• _DOCUMENT EXTRACT_
A look ahead—can virtual be faster than real?

Performance potential doesn't just end with successfully removing or slimming down unnecessary layers. If we control the operating system layer and the JVM knows how to talk to it, several previously unavailable pieces of information can be propagated to the JVM, vastly extending the power of an adaptive runtime.

Note

This section is more speculative in nature than the rest of the chapter. While not all of the techniques described herein have been proven feasible in the real world, they still form part of the basis of our belief that high performance virtualization has a bright future indeed.

Quality of hot code samples

One example of where performance potential can be had would be in the increased quality of samples for hot code. Recall from Chapter 2, Adaptive Code Generation that the more samples; the better the quality of code optimizations. When we run our own scheduler and completely control all threads in the system, such as is the case in the JRockit VE kernel, the sampling overhead goes down dramatically. There is no longer a need to use expensive OS calls (and ring transitions) to halt all threads in order to find out where in Java their instruction pointers are. Compare this to using green threads for the thread implementation in the JVM, as introduced in Chapter 4. Starting and stopping green threads carries very little overhead as OS threads are not part of the equation. That way, the JRockit VE thread implementation has a lot in common with a green thread approach.

The quality of samples for JRockit VE is potentially comparable to hardware-based sampling, also discussed in the chapter on code generation. This helps the JVM make more informed optimization decisions and enables it to work with higher precision in the number of samples required for different levels of reoptimization.

Adaptive heap resizing

Another example of performance potential in the virtual stack would be enabling adaptive heap resizing for the JVM.

Most hypervisors support the concept of ballooning. Ballooning provides a way for the hypervisor and the guest to communicate about memory usage, without breaking the sandboxing between several guests running on one machine. This is typically implemented with a balloon driver showing up to the guest as a fake virtual device. This can be used by the hypervisor to hint to a guest that it needs more memory. This can be done by "inflating" the balloon driver, making it take up more memory. Through the balloon driver, the guest can efficiently get and interpret the message, "release some more memory, or I'll swap you" from the hypervisor, when memory is scarce and needs to be claimed for other guests.

• _STORED RECORDS_
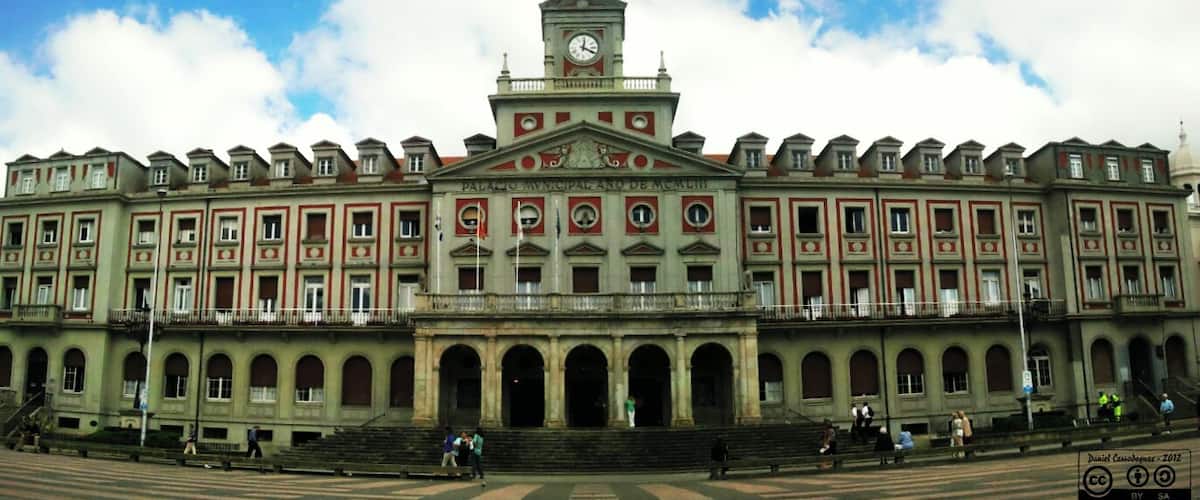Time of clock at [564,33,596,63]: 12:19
...
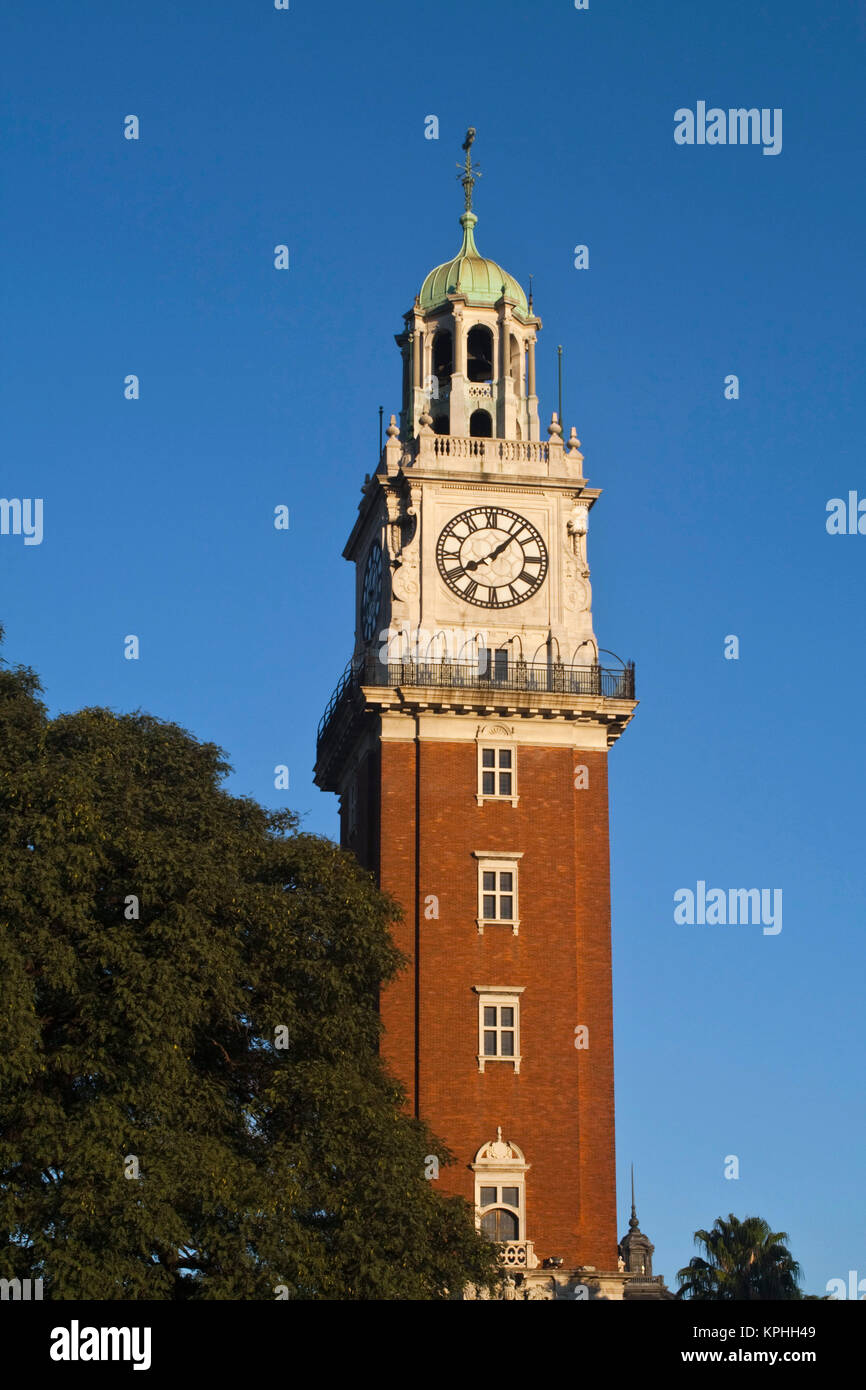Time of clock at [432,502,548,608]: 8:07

• _SET EXERCISE 1_
Answer these questions from the virtual performance text:
(a) What does the JRockit VE kernel no longer need expensive OS calls and ring transitions for?
(b) What kind of sampling might JRockit VE's sample quality be comparable to?
(c) How does a balloon driver typically show up to the guest?
• _SET EXERCISE 2_
Retype the part of the virtual performance text from "The quality of samples" up to and including "for the JVM.".

• _SOLUTION 1_
(a) To halt all threads in order to find out where in Java their instruction pointers are.
(b) Hardware-based sampling.
(c) As a fake virtual device.

• _SOLUTION 2_
The quality of samples for JRockit VE is potentially comparable to hardware-based sampling, also discussed in the chapter on code generation. This helps the JVM make more informed optimization decisions and enables it to work with higher precision in the number of samples required for different levels of reoptimization.

Adaptive heap resizing

Another example of performance potential in the virtual stack would be enabling adaptive heap resizing for the JVM.